*Aim*:
Gather every line of the material below that contains the word "farthest", copying each such line in full.

*Extracted information*:
--- START ---

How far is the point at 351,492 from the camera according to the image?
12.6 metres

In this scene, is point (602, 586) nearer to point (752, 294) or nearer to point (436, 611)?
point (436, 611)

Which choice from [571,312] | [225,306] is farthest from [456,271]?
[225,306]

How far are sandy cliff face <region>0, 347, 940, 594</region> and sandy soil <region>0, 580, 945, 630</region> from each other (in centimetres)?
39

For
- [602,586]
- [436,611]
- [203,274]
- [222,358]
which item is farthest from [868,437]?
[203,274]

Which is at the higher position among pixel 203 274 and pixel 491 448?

--- END ---
--- START ---

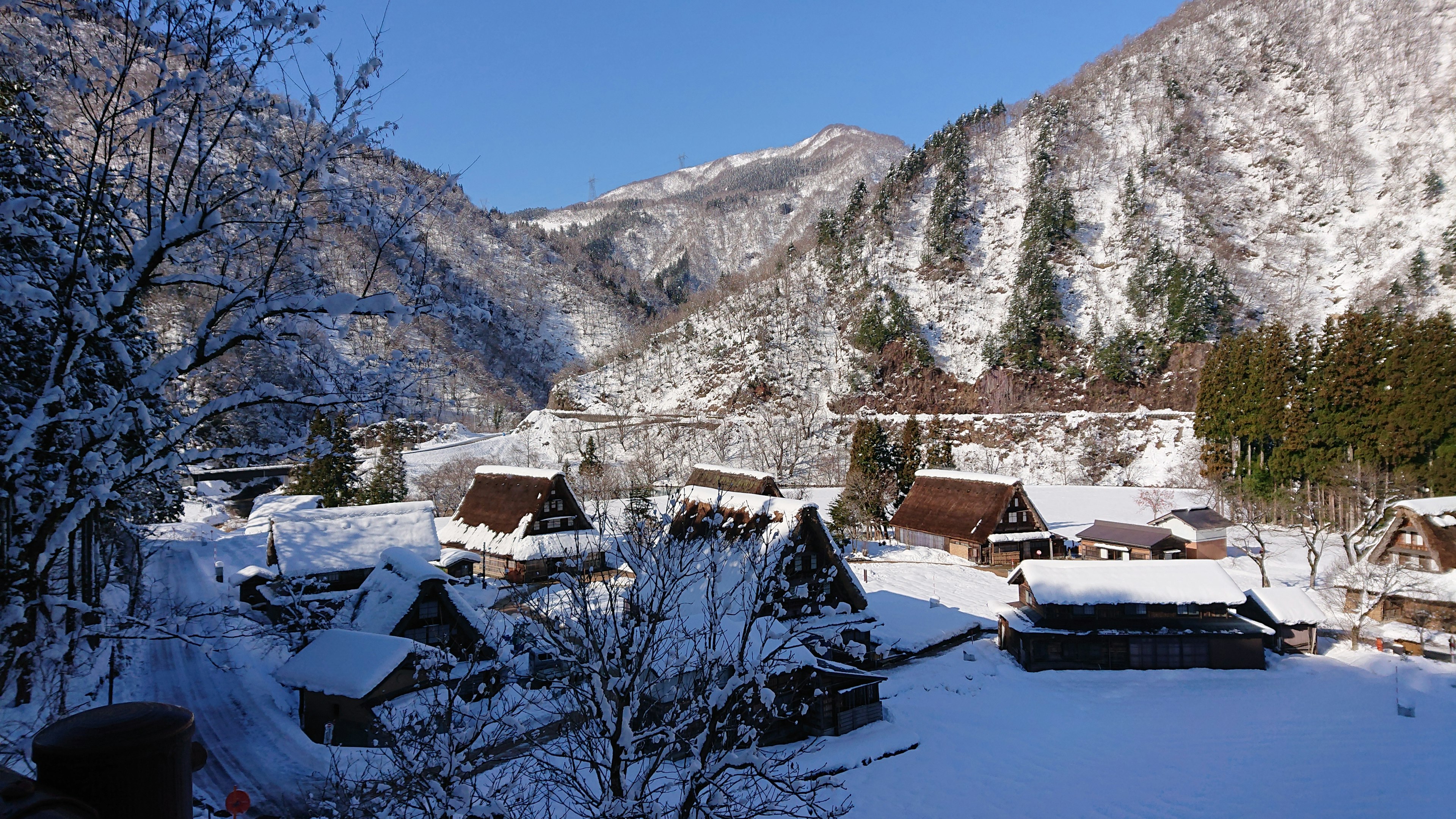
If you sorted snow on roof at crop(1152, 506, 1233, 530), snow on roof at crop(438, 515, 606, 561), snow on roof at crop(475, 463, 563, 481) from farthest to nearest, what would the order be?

--- END ---

*Answer*:
Which choice from [571,312] | [225,306] is farthest from [456,271]?
which item is farthest from [868,437]?
If you sorted snow on roof at crop(1152, 506, 1233, 530), snow on roof at crop(438, 515, 606, 561), snow on roof at crop(475, 463, 563, 481) from farthest to nearest, what would the order be?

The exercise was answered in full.